Methods: In the Lung MCL, REDCap serves as the central biorepository without aggregating protected health information across sites. Each site coordinator generates unique identifiers using the id generator, a custom javascript program which runs in a secure web browser without exchanging any information with the coordinating site. Site’s biorepository enters descriptive information regarding samples into the Lung MCL coordinating biorepository REDCap. Physical samples are shipped via couriers. Imaging data is transmitted to the coordinating center via DICOM C-MOVE (to a DICOM receive node), Box transfer, or disk via courier. Once received, the imaging data are parsed by an instance of the RSNA Clinical Trial Processor (CTP) server which performs the following functions: (1) coded identifiers in the image headers are matched the identifiers in Lung MCL REDCap, (2) duplicates are detected and removed, (3) images are decompressed to enhance system compatibility, (4) image meta-data is coded into project/subject/session hierarchy, and (5) images are transmitted to an eXtensible Neuroimaging Repository (XNAT) server. To perform step 1, the CTP server reads a coding table from the Lung MCL REDCap because some sites programmatically generate both imaging and non-imaging ID’s for a single subject. If received images do not match the Lung MCL REDCap, they are held in “quarantine” for future quality assurance. Imaging data can be directly downloaded or transmitted to secondary analysis platforms through the user-interface, or subsets of the data can be pushed in bulk via a backend server application program.

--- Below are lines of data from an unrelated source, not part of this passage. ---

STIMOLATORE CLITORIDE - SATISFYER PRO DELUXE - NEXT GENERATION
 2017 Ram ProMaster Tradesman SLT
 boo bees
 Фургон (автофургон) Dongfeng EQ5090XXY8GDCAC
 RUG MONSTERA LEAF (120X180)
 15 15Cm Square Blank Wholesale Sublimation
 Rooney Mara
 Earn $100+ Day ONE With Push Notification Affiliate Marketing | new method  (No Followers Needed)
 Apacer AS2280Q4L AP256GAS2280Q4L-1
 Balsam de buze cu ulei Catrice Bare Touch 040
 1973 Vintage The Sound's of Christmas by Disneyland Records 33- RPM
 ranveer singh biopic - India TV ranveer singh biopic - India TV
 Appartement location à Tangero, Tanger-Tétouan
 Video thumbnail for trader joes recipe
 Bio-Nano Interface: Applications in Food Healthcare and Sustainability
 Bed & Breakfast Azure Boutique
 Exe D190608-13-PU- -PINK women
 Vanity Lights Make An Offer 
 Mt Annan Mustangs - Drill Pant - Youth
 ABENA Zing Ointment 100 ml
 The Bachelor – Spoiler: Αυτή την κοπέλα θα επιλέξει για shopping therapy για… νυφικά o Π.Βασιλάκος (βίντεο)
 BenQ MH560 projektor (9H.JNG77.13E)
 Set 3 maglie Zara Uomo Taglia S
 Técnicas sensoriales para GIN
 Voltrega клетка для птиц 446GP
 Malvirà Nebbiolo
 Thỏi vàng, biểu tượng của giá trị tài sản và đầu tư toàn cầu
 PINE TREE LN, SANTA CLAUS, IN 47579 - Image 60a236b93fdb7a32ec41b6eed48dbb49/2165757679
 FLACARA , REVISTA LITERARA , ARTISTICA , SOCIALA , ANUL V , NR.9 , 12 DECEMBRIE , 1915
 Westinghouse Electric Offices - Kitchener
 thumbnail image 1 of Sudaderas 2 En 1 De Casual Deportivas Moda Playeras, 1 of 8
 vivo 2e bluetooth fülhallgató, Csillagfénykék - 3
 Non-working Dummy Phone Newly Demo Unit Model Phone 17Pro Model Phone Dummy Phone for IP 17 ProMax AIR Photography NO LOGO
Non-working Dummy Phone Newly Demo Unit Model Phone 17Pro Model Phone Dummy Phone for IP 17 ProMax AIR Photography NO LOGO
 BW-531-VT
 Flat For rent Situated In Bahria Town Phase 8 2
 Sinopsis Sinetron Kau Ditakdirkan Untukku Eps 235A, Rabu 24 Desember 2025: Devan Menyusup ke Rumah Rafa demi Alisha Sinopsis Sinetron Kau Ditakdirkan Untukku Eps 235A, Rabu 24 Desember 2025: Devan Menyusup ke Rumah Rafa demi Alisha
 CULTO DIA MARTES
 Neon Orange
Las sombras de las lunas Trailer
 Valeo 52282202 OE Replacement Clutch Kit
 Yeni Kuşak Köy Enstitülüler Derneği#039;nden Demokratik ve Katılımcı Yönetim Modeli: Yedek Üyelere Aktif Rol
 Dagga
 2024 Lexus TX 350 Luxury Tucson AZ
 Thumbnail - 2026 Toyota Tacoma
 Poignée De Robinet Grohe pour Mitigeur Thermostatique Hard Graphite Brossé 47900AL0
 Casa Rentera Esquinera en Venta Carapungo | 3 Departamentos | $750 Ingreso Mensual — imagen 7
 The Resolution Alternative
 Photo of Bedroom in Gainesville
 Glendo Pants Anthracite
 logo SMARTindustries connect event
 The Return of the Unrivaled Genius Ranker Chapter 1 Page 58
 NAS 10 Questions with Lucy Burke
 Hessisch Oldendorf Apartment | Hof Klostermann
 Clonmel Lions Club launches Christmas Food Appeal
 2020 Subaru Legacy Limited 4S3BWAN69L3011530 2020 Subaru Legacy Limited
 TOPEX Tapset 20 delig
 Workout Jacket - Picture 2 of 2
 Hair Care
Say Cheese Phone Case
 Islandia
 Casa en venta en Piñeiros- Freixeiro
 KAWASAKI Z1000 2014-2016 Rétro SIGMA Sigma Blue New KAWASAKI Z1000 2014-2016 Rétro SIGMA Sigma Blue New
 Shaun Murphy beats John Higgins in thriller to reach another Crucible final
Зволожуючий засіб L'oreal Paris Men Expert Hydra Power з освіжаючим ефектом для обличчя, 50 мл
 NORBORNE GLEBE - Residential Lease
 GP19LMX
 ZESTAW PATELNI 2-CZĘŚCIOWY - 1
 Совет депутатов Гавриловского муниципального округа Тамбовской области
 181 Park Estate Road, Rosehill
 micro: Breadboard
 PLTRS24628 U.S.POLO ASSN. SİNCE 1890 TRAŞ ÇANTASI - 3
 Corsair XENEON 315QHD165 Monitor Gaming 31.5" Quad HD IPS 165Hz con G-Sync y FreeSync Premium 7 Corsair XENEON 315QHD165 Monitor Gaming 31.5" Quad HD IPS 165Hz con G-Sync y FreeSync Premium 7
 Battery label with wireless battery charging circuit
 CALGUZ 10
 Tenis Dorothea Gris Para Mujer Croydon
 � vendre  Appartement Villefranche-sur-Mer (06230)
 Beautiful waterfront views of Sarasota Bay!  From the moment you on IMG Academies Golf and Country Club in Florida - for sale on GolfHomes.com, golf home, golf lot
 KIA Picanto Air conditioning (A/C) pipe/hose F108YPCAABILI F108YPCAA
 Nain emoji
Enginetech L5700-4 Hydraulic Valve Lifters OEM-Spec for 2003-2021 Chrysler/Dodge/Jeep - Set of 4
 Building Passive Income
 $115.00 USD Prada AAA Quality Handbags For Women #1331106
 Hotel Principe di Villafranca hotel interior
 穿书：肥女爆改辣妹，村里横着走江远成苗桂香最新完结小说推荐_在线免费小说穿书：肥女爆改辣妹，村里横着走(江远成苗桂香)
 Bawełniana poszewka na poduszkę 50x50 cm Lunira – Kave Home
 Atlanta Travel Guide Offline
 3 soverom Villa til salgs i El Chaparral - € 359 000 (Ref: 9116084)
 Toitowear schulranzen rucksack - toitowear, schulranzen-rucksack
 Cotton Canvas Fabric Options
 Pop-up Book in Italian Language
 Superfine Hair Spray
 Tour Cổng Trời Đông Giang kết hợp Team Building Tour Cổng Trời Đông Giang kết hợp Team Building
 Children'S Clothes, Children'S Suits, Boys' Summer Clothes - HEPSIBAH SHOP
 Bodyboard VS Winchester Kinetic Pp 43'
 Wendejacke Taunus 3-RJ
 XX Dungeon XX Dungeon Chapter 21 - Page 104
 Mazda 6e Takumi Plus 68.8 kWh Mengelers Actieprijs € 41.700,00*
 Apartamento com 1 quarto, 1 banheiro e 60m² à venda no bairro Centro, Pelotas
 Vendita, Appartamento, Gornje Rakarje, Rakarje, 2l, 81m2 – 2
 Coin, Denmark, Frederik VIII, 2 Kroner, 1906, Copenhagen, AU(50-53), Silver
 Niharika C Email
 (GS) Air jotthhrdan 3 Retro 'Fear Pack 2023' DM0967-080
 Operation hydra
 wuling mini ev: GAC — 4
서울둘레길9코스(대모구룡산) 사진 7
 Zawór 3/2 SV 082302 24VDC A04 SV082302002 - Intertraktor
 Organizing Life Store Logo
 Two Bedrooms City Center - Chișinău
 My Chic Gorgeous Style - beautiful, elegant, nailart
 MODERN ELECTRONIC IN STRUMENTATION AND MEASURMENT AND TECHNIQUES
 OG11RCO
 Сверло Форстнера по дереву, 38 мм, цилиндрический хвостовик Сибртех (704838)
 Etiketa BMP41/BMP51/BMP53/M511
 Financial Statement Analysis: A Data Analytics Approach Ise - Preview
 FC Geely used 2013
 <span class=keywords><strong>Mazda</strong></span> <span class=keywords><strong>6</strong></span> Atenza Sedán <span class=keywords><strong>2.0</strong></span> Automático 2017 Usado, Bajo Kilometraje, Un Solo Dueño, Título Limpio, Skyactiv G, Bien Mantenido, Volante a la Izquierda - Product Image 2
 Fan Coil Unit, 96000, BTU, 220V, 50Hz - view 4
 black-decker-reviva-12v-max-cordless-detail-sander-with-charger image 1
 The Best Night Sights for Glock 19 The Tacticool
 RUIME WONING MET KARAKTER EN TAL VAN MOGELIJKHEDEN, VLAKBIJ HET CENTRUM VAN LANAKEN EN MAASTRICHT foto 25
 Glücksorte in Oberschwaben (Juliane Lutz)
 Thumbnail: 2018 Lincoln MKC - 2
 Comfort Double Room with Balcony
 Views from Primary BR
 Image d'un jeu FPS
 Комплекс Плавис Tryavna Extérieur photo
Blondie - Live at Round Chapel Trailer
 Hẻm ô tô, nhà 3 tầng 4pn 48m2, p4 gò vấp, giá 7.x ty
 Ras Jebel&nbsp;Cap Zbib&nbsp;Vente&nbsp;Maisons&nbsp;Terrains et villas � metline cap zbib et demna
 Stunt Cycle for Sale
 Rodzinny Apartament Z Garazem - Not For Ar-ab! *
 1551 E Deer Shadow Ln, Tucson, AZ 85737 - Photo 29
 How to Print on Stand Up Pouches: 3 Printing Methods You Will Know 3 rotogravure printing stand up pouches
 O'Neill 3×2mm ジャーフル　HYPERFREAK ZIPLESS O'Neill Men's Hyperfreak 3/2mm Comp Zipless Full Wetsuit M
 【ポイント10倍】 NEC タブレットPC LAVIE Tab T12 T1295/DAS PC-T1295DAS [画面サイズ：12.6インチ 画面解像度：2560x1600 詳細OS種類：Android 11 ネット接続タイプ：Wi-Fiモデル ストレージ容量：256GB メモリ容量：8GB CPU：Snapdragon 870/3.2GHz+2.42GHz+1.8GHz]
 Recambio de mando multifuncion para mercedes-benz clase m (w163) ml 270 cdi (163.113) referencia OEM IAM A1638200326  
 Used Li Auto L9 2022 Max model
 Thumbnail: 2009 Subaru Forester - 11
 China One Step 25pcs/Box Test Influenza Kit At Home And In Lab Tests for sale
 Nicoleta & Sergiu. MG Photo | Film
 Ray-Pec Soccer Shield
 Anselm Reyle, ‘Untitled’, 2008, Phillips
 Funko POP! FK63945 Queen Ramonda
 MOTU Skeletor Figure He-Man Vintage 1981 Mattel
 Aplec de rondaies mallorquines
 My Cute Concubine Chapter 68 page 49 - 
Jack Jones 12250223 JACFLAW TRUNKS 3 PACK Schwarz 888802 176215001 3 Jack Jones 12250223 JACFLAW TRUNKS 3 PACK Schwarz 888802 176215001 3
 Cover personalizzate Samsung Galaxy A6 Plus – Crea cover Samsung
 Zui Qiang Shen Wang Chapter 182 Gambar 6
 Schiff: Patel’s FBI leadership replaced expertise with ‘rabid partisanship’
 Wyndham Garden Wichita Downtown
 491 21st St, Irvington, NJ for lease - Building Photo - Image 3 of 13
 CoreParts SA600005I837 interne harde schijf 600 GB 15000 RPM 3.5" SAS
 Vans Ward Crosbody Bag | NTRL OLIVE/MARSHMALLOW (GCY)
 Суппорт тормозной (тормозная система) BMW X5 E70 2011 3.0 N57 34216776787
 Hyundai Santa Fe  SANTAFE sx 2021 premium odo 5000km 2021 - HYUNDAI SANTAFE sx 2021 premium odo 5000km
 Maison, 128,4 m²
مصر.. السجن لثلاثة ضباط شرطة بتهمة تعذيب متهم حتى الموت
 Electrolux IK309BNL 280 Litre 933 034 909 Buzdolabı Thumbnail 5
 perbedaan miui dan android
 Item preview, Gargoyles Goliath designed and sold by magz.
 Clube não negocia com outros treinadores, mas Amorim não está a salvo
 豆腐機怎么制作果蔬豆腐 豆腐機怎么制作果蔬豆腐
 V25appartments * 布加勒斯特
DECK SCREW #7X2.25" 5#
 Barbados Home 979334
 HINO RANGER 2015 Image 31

Results: To date, 99 subjects have completed the process, while data from 577 subjects from 5 institutions (325,812 images) are in the process of quality assurance.
Conclusions: Capturing clinical trial data that involves imaging is a non-trivial task from both the perspective of subject privacy (e.g., controlling flow protected health information) and technical systems integration. REDCap, CTP, and XNAT provide the MCL consortium a solid framework on which to perform analyses within and across data aggregation modalities. Sites can maintain control over sensitive data while fully participating in a consortium.